[Image-linked spatial questions]
====

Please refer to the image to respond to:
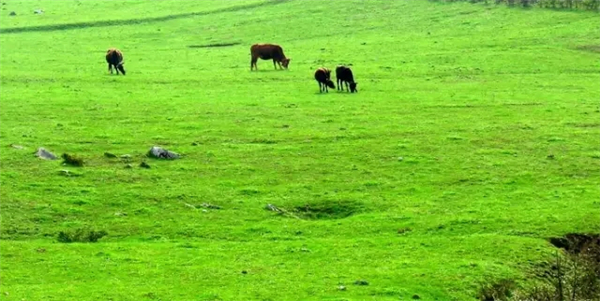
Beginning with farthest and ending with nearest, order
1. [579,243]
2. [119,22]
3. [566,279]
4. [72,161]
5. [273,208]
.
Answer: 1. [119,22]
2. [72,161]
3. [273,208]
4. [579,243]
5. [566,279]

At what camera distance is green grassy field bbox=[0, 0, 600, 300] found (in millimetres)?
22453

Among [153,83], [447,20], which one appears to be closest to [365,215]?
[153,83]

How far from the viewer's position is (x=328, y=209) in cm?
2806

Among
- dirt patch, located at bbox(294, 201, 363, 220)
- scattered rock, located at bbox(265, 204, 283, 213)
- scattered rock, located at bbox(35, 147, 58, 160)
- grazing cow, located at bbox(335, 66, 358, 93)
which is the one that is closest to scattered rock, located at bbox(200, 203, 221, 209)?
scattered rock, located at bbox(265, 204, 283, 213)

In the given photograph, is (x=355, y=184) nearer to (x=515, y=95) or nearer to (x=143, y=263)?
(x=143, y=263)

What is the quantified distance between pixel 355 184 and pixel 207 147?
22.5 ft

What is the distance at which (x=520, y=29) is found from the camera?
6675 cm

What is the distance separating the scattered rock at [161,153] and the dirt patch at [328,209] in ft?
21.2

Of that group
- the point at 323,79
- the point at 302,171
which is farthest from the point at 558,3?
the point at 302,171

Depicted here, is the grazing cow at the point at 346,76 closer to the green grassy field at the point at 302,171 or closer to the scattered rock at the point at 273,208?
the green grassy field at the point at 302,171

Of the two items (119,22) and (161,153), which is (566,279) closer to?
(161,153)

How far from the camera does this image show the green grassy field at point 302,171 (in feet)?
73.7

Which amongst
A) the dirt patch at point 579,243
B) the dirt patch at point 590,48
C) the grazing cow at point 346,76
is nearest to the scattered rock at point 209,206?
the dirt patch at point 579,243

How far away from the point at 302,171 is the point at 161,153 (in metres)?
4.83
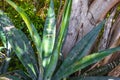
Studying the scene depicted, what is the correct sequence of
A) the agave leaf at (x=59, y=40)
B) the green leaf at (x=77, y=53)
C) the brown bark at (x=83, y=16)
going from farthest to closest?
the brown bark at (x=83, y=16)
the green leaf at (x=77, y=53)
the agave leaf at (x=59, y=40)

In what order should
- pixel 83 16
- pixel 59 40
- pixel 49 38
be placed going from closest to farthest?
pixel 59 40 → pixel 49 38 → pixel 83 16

====

What you should do:
Retype the whole listing, keeping every line identical and omitting all pictures.

Result of the exercise:
Please refer to the image to respond to:
Beginning with farthest and ending with nearest, order
1. [579,243]
2. [119,22]
3. [566,279]
4. [72,161]
5. [273,208]
.
Answer: 1. [119,22]
2. [72,161]
3. [273,208]
4. [579,243]
5. [566,279]

At what camera distance is green grassy field bbox=[0, 0, 600, 300] found (in millimetres)?
22453

Among [153,83], [447,20], which one appears to be closest to [365,215]?
[153,83]

How far from the viewer's position is (x=328, y=209) in cm?
2806

Among
- dirt patch, located at bbox(294, 201, 363, 220)
- scattered rock, located at bbox(265, 204, 283, 213)
- scattered rock, located at bbox(35, 147, 58, 160)
- grazing cow, located at bbox(335, 66, 358, 93)
which is the one that is closest to scattered rock, located at bbox(200, 203, 221, 209)?
scattered rock, located at bbox(265, 204, 283, 213)

In the given photograph, is (x=355, y=184) nearer to (x=515, y=95) or nearer to (x=143, y=263)?
(x=143, y=263)

What is the quantified distance between pixel 355 184 and pixel 207 147?
22.5 ft

What is the distance at which (x=520, y=29) is found from the camera?
6675 cm

What is the distance separating the scattered rock at [161,153] and the dirt patch at [328,209] in ft?
21.2

Of that group
- the point at 323,79
- the point at 302,171
which is farthest from the point at 558,3?
the point at 302,171

Depicted here, is the grazing cow at the point at 346,76 closer to the green grassy field at the point at 302,171 or closer to the scattered rock at the point at 273,208?
the green grassy field at the point at 302,171

Of the two items (119,22) and (161,153), which is (566,279) closer to?
(161,153)

How far from the camera does this image show the green grassy field at point 302,171 (in feet)?
73.7

Which amongst
A) the dirt patch at point 579,243
B) the dirt patch at point 590,48
C) the grazing cow at point 346,76
is nearest to the scattered rock at point 209,206?
the dirt patch at point 579,243

How far away from the point at 302,171 is the point at 161,153 (in metres)?
4.83
Studying the scene depicted, what is the correct sequence of
A) the agave leaf at (x=59, y=40)
B) the green leaf at (x=77, y=53)
C) the brown bark at (x=83, y=16)
going from farthest to closest?
the brown bark at (x=83, y=16)
the green leaf at (x=77, y=53)
the agave leaf at (x=59, y=40)

In what order should
- pixel 83 16
- pixel 59 40
- pixel 49 38
be placed going from closest to farthest?
pixel 59 40 → pixel 49 38 → pixel 83 16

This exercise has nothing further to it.